Thursday, July 20, 2006

Melomanía Fármacodependiente

Me quedé pegada con el bestiario de melómanos que hizo Sanfeliú. Bien dice el hombre que la gente que no siente nada por la música no es de fiar. Aunque lo cierto es que quienes sí sienten algo, a veces no lo son tampoco. Durante muchos años yo pensé que la gente que no tenía discos era indigna de mi atención. Entonces creía que bastaba registrar la colección de discos de otro para conocerlo. También para enamorarse. Pensé en JFC y me acordé de Pobre Pibe.

Yo tendría que haber seguido mi instinto. Pasado el punto de no retorno, era tarde para convencerlo de que sólo quería conversar y escuchar discos. Pobre Pibe, apodo ganado tras mandarme a la casa a escuchar Seminare, intentaba con trucos de jedi hacerme creer que me conocía mejor que yo misma. Le robaba teorías a Maturana y a Flores y frases a sus filósofos alemanes favoritos. Era todo un Salieri de Charly también. Y yo me intoxiqué con su discurso de “puedo leer tu mente porque sé que música te gusta”. Cuando mi colon dio el aviso, opté por escabullirme. Me hizo un casette de despedida donde la primera canción es Good Bye Is Forever y la última Vivir Sin Tu Amor de Spinetta. Pero todos sabemos que eso tiene otro nombre. Fue mi último error melómano. Concluí que la melomanía no era una condición esencial a buscar en Mr. Right. Más bien, podía ser sano evitarla. Por eso, cuando pocos meses después lo encontré, no me importó que no tuviera tantos discos como yo. Total, subía cerros, tenía libros y tocaba el piano. Su relación con la música es bastante más cuerda que la mía, de hecho.
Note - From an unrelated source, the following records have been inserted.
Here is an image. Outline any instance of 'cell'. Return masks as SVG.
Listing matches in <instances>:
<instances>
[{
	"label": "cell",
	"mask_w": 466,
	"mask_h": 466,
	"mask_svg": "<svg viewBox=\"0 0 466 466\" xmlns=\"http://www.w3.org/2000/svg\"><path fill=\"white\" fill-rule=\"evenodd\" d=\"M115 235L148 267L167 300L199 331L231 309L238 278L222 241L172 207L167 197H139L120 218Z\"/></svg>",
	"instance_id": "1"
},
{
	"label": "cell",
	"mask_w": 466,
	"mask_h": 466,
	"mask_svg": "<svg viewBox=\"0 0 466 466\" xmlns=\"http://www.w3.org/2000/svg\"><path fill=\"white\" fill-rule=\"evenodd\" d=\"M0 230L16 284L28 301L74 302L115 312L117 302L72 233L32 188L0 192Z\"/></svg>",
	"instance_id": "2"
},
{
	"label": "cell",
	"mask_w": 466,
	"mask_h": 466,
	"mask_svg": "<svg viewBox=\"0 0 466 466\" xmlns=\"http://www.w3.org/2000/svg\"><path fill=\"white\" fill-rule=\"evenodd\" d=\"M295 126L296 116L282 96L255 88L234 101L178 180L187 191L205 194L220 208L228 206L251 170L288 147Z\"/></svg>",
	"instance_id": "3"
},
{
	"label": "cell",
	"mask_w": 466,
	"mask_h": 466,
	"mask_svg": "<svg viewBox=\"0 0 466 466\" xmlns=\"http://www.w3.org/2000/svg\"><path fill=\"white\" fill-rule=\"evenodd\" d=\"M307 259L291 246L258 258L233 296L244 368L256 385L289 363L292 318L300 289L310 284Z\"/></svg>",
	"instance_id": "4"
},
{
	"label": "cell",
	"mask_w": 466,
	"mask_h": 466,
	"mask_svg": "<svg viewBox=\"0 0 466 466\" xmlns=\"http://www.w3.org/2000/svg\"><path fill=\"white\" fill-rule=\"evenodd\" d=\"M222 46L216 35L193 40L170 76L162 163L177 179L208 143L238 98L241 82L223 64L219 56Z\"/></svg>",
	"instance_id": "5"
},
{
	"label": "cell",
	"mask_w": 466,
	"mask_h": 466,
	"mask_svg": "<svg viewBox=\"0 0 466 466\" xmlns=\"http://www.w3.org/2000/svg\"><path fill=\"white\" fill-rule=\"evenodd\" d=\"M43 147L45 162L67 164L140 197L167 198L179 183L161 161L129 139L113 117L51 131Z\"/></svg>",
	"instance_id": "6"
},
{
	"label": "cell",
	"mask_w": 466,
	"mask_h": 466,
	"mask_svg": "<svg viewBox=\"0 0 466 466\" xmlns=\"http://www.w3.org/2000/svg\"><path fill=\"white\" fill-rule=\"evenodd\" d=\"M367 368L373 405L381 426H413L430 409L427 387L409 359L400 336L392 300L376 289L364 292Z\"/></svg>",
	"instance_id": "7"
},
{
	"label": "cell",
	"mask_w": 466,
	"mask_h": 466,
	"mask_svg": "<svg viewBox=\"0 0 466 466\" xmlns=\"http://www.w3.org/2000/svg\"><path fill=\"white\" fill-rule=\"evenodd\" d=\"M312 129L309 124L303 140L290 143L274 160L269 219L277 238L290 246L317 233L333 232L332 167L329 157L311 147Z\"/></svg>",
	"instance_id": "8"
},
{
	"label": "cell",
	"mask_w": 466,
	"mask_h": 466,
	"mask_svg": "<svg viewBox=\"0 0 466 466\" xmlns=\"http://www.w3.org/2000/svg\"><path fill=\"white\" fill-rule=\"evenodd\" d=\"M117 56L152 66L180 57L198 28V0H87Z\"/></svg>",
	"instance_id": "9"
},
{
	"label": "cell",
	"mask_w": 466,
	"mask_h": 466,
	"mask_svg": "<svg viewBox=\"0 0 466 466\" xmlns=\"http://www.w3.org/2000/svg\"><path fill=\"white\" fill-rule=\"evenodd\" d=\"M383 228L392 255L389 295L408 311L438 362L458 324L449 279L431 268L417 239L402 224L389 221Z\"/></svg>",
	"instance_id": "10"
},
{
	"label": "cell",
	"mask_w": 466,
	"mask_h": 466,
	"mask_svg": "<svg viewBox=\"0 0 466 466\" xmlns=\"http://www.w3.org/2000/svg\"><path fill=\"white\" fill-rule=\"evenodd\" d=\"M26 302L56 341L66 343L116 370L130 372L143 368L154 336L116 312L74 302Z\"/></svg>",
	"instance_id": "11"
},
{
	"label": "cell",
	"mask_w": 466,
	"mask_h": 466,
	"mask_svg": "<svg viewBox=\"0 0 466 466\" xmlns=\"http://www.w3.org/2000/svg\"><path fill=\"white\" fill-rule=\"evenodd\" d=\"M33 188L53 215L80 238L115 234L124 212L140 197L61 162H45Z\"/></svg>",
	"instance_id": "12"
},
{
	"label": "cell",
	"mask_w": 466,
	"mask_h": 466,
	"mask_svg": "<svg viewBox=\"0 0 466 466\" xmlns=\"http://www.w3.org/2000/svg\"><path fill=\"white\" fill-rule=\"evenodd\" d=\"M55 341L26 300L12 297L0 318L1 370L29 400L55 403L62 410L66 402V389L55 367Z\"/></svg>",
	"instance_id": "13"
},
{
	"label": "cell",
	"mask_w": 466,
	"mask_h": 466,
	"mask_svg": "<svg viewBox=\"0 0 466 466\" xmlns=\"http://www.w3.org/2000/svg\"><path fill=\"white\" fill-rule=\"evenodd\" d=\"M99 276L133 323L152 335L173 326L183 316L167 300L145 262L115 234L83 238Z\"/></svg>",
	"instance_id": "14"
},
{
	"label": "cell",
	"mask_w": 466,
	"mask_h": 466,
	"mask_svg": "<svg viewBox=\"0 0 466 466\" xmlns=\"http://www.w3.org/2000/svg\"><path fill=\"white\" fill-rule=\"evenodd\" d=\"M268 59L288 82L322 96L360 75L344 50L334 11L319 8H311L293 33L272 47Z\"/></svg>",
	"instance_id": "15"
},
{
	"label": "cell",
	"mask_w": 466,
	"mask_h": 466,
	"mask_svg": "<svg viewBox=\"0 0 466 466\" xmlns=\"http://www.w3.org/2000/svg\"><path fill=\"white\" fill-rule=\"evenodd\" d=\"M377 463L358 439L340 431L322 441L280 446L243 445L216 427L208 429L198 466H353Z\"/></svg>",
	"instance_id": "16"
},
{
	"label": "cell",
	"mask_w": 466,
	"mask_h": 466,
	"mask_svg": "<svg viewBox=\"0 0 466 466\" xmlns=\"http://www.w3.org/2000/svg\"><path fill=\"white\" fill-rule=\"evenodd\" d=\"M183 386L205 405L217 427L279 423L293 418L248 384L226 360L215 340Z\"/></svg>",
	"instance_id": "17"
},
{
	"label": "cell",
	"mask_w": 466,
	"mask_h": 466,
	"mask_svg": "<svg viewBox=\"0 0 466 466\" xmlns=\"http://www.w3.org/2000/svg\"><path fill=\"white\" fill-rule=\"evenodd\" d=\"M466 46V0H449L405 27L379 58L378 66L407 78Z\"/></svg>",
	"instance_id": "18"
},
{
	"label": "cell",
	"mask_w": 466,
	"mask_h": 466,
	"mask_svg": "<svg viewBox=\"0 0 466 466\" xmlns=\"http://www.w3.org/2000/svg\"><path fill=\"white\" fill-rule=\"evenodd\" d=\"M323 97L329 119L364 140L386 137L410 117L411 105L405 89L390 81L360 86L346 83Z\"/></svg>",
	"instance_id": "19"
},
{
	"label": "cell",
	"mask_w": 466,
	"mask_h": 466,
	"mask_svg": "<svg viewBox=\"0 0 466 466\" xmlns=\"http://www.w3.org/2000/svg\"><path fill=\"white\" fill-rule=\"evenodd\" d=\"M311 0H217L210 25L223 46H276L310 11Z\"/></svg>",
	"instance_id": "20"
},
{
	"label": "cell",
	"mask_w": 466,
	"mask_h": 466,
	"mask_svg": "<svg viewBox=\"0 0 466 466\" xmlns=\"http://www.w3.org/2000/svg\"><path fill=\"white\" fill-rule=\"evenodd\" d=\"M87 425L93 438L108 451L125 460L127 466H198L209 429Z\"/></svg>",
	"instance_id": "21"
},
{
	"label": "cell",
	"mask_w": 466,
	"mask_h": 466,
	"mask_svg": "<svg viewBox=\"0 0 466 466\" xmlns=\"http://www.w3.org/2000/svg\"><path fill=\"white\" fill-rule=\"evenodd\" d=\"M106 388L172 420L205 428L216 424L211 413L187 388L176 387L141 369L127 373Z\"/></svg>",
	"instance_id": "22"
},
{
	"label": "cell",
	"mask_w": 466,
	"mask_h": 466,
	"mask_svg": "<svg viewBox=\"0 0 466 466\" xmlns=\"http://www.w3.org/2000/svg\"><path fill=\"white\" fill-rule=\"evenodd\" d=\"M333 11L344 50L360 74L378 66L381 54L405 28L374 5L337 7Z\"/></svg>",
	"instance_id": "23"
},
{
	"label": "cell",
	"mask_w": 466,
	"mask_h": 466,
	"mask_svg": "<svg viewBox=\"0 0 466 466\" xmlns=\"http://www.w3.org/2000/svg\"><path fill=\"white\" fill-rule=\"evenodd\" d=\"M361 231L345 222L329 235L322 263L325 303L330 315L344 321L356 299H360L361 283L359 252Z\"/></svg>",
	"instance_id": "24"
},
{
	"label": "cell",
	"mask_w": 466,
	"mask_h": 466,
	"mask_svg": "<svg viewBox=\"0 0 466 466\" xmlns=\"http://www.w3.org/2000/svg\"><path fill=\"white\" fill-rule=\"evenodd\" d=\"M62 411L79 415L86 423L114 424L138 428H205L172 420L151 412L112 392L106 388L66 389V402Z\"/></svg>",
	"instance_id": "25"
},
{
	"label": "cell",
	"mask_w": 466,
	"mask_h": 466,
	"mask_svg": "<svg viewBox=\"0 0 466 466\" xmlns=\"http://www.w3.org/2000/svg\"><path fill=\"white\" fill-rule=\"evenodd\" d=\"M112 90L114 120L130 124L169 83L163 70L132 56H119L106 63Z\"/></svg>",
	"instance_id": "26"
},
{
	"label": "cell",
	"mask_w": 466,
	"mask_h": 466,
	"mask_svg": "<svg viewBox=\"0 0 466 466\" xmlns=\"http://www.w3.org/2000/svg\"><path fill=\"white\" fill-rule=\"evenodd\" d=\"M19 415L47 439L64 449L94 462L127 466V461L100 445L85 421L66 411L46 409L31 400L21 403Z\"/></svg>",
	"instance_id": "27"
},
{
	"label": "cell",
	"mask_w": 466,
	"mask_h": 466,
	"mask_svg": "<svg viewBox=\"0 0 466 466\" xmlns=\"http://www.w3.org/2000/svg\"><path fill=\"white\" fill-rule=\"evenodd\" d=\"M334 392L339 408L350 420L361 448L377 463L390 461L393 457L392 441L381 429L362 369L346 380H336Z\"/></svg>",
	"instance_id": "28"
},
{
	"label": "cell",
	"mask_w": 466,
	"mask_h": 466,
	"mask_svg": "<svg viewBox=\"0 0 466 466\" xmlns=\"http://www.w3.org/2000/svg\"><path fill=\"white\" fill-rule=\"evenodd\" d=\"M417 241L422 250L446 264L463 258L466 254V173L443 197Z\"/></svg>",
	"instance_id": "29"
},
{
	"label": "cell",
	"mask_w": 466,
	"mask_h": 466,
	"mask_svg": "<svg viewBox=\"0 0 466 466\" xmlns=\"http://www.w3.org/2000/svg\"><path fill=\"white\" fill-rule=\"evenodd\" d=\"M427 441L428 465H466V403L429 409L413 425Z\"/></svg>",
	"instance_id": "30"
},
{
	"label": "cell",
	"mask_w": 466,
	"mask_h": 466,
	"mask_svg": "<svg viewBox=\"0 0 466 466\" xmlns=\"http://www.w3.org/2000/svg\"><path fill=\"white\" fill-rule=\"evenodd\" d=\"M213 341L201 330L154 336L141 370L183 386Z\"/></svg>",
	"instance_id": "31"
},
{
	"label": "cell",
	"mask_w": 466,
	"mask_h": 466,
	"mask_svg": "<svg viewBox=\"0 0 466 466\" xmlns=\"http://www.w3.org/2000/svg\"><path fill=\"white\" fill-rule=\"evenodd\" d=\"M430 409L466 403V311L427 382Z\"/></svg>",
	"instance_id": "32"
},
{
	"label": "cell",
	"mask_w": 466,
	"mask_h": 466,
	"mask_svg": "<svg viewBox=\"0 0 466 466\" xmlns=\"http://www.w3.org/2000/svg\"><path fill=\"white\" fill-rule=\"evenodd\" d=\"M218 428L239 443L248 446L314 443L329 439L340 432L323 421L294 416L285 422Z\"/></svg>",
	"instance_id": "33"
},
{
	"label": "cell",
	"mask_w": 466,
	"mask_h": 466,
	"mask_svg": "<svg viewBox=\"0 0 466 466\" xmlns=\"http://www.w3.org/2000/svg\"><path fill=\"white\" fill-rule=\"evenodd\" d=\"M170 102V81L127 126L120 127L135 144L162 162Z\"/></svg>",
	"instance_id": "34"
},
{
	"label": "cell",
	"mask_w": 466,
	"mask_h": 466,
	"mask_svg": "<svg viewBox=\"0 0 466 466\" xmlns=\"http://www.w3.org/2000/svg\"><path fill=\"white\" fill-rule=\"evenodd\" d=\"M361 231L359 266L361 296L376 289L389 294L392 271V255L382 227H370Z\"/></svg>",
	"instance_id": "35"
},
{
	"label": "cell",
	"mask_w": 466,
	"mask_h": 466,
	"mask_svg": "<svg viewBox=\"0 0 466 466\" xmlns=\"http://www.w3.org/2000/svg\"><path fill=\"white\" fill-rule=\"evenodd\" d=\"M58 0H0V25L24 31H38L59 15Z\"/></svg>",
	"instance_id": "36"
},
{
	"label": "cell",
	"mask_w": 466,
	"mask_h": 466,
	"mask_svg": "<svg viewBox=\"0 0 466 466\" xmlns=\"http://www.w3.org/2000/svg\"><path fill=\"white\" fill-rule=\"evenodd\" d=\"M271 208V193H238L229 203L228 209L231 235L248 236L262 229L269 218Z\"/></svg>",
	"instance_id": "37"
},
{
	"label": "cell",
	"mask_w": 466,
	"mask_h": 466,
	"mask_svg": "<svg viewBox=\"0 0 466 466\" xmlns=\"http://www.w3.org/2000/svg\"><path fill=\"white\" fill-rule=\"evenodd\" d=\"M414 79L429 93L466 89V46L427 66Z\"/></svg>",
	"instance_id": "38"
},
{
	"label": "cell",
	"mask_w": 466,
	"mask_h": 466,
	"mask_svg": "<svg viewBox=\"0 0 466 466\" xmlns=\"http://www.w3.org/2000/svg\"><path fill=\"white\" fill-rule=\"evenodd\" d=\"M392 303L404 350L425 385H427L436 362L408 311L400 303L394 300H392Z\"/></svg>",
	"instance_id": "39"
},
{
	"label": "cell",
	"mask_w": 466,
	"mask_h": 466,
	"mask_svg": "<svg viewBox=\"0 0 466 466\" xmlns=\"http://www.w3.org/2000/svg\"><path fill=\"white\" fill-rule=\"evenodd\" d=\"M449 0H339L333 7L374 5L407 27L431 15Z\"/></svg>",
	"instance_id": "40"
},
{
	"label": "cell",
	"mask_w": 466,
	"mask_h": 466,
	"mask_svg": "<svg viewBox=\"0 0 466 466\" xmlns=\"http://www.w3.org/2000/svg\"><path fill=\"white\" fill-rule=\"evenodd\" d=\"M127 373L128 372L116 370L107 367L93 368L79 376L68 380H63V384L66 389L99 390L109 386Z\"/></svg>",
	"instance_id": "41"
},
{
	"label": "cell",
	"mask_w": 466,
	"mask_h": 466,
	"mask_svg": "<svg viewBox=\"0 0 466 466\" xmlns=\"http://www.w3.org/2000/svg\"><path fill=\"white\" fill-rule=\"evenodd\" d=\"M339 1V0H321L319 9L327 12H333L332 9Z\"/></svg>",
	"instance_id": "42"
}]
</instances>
Hoy quienes no tienen discos no me parecen despreciables, pero no he logrado entenderlos. Son como la gente que no tiene fotos. Ya no afirmo que basta ver la colección de discos de alguien para conocerlo. Aunque a pesar de la evidencia empírica, a veces sigo sintiendo que no estoy tan equivocada. Dejémoslo en que es un buen indicio. Todavía me relaciono con la música de una manera visceral y poderosa. No me importa de donde viene la canción si me hace sentir algo. Una canción debe volarme la cabeza o retorcerme el corazón. Si las dos cosas, mejor. Todo lo demás es paja. El otro día pensé, mientras me probaba unas botas, que si tuviera el corazón roto podría escuchar incluso a Marco Antonio Solís. Jamás a Arjona. Uso las canciones como píldoras. Para dormir, para tranquilizarme, para pensar. Para reirme, para llorar, para quitarme el hambre, para despertar, para revivir. Para vivir. Las canciones pueden ser cápsulas de épica para hacer la vida memorable. Me traen recuerdos de un pasado a veces extrañado, muchas veces equivocado y también imágenes de los futuros más improbables. Juego con ellas. Con mi iPod a modo de GPS viajo por ese Universo Paralelo que según dice Estés, es sano visitar para recobrar las fuerzas que la vida real nos extrae día tras día. Una vez pensé que eso era un error. Pero ya no.